# Q-Step Glossary

**Causation** -- The idea that a change in an independent variable changes the value of a dependent variable.

**Code** -- A set of rules or instructions to tell your computer what you want it to do.

**Computer lab** -- A room offering access to computing resources, where students will learn how to write code in R to analyse data to answer social scientific questions.

**Constant** -- An unknown value that does not vary.

**Correlation** -- A measure of linear association between two variables. Correlation is not the same as causation.

**Data** -- Facts from which conclusions can be drawn.

**Dependent variable** -- The variable whose values are supposed to be explained by changes in the independent variables.

**Error **-- The difference between between an observed and predicted value of the dependent variable.

**Estimator** -- A rule for calculating an estimate of a parameter. For instance, OLS is an estimator for the regression coefficients.
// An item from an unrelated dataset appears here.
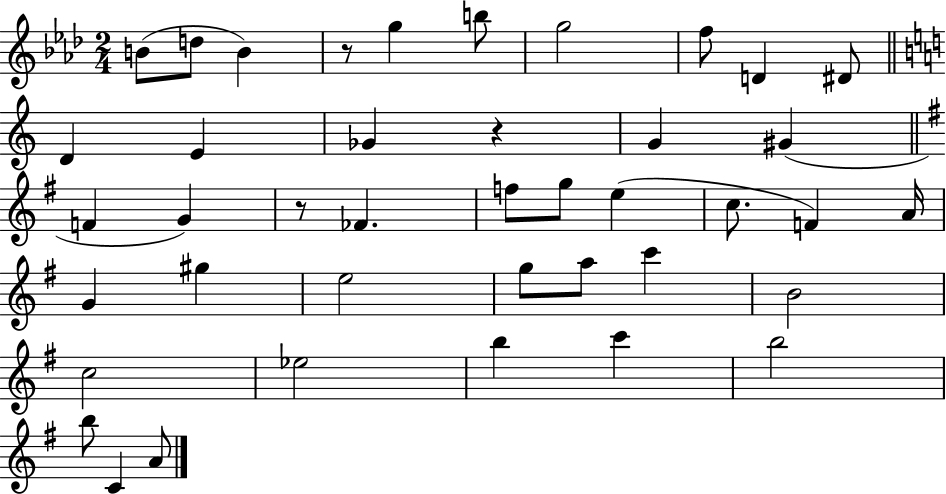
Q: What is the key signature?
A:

**Independent variable** -- The variable that is supposed to explain changes in the dependent variable.

**Linear regression mode**l -- A statistical model that represents a continuous dependent variable as a linear function of the parameters (regression coefficients) and the independent variables plus an error term that follows a normal distribution. The regression coefficients are usually estimated via OLS. For instance, one might say that income depends on education plus chance events. Expressed as a linear regression model this would mean that income = a + b*education + e, where a is a constant, b is the regression coefficient of Education, and e is the error term.

**Model (statistical)** -- An idealised representation of the process that generated the the values of the dependent variable.
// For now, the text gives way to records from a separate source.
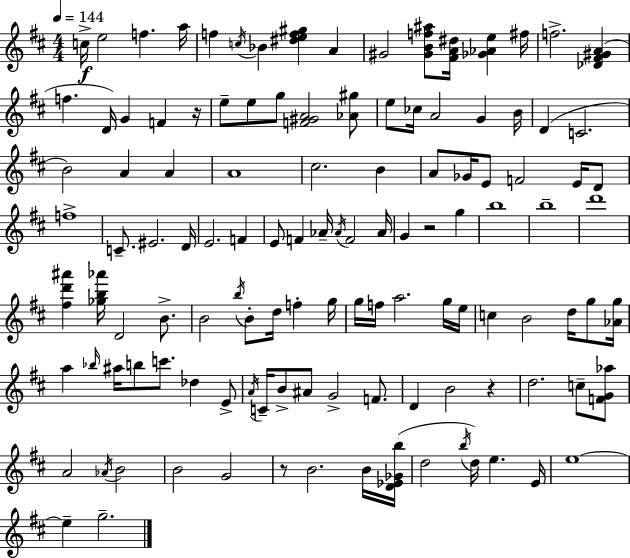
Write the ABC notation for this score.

X:1
T:Untitled
M:4/4
L:1/4
K:D
c/4 e2 f a/4 f c/4 _B [^def^g] A ^G2 [^GBf^a]/2 [^FA^d]/4 [_G_Ae] ^f/4 f2 [_D^F^GA] f D/4 G F z/4 e/2 e/2 g/2 [F^GA]2 [_A^g]/2 e/2 _c/4 A2 G B/4 D C2 B2 A A A4 ^c2 B A/2 _G/4 E/2 F2 E/4 D/2 f4 C/2 ^E2 D/4 E2 F E/2 F _A/4 _A/4 F2 _A/4 G z2 g b4 b4 d'4 [^fd'^a'] [_gb_a']/4 D2 B/2 B2 b/4 B/2 d/4 f g/4 g/4 f/4 a2 g/4 e/4 c B2 d/4 g/2 [_Ag]/4 a _b/4 ^a/4 b/2 c'/2 _d E/2 A/4 C/4 B/2 ^A/2 G2 F/2 D B2 z d2 c/2 [FG_a]/2 A2 _A/4 B2 B2 G2 z/2 B2 B/4 [D_E_Gb]/4 d2 b/4 d/4 e E/4 e4 e g2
**Normal distribution** -- A symmetric, bell-shaped distribution.

**OLS (ordinary least squares)** -- An estimator that minimises the sum of squared errors.

**Parameter** -- An unknown quantity such as the population mean.
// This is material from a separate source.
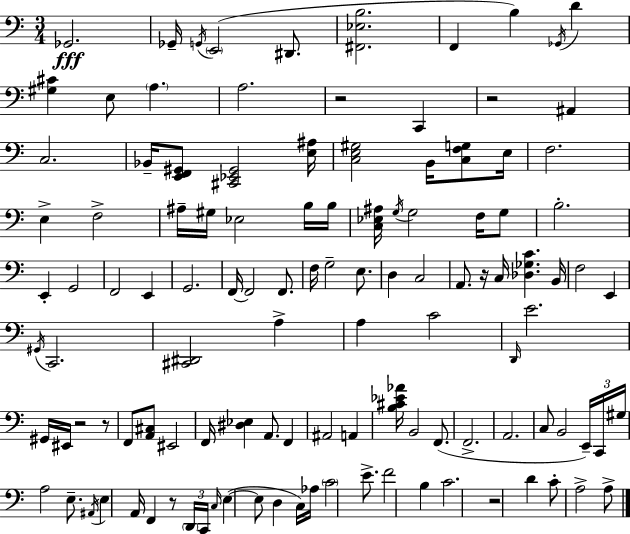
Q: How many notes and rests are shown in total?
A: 117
**R** -- A free software environment for statistical computing and graphics.

**Regression coefficient** -- An estimate of how much a one-unit increase in the independent variable is associated with changes in the dependent variable.

**Statistical distribution** -- A function showing all possible values of the variable and their relative frequency.

**Unit **-- A member of a population. For instance, a voter (unit) is a member of the electorate (population).

**Variable** -- A numerical value that can differ across units. For instance, voter's age (variable) can be 18 years, 19 years, and so on.